Stefan Tytus Zygmunt Dąbrowski of Radwan coat of arms - Physician, physiologist, biochemist, and Polish politician. Rector: Adam Mickiewicz University - Poznań, Poland.

Biography

Stefan Tytus Zygmunt Dąbrowski of Radwan coat of arms was born on January 31, 1877, in Warsaw, Poland, into an intelligentsia family. Dąbrowski's szlachta family was a fundamental influence on his life, which included growing up in an atmosphere of patriotism in the environs of Warsaw at the end of the nineteenth century.
In January 1919, Poland's Prime Minister and Minister of Foreign Affairs, Ignacy Jan Paderewski, made Dąbrowski Vice-Minister of Foreign Affairs.
On May 11, 1939, the Senate of Adam Mickiewicz University in Poznań chose Dąbrowski, a professor, for the position of rector; however, the explosion of war beginning with Nazi Germany's invasion of Poland on September 1, 1939, made the accession of Dąbrowski's rectorial duties impossible. Dąbrowski had foreknowledge of events in 1939, and spent the duration of the war in many localities hiding from the Gestapo, Nazi Germany's secret police.
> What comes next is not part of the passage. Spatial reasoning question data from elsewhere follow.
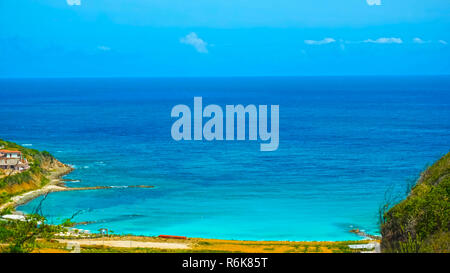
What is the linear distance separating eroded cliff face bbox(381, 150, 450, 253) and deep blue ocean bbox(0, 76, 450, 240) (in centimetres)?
1762

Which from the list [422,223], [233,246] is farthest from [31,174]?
[422,223]

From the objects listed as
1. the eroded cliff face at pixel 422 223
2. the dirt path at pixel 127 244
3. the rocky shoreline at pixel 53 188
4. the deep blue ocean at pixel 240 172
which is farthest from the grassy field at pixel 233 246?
the rocky shoreline at pixel 53 188

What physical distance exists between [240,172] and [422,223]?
43783 millimetres

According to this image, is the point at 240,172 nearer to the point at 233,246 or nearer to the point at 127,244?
the point at 233,246

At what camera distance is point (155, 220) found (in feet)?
154

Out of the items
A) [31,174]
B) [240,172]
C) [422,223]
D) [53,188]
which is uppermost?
[240,172]

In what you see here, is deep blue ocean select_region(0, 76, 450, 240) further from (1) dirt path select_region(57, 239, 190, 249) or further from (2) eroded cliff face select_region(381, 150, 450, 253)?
(2) eroded cliff face select_region(381, 150, 450, 253)

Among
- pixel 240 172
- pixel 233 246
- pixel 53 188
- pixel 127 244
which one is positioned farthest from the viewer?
pixel 240 172

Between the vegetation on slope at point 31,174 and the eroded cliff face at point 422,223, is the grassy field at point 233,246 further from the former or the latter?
the vegetation on slope at point 31,174

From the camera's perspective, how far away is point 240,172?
66375 millimetres

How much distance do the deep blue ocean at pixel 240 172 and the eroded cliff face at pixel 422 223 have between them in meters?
17.6

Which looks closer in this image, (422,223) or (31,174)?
(422,223)

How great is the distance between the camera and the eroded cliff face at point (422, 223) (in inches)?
855
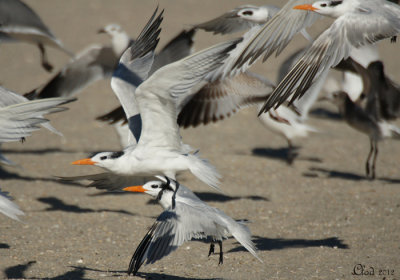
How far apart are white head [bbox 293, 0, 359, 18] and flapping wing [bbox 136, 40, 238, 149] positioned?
57cm

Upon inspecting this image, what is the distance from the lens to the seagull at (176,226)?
3402 millimetres

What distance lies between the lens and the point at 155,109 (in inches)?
167

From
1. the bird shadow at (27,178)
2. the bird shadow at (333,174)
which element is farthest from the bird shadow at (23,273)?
the bird shadow at (333,174)

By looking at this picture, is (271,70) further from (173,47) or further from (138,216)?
(138,216)

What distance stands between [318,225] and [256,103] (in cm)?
131

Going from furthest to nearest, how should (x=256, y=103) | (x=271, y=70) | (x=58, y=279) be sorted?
(x=271, y=70)
(x=256, y=103)
(x=58, y=279)

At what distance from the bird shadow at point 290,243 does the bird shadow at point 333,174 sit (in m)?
1.78

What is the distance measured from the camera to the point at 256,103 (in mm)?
5750

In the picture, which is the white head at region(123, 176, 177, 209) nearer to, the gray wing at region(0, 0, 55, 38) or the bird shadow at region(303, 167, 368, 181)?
the bird shadow at region(303, 167, 368, 181)

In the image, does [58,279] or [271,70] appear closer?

Under the Nazi's Generalplan Ost, more than 61,000 Polish activists, intelligentsia, nobles, actors, former officers, etc., were to be interned or shot. Nazi racist ideology dictated the Polish elite were largely Nordic, and thus capable of dynamic leadership, therefore their liquidation or internment would deprive the Slavonic masses of Poland of any effective resistance.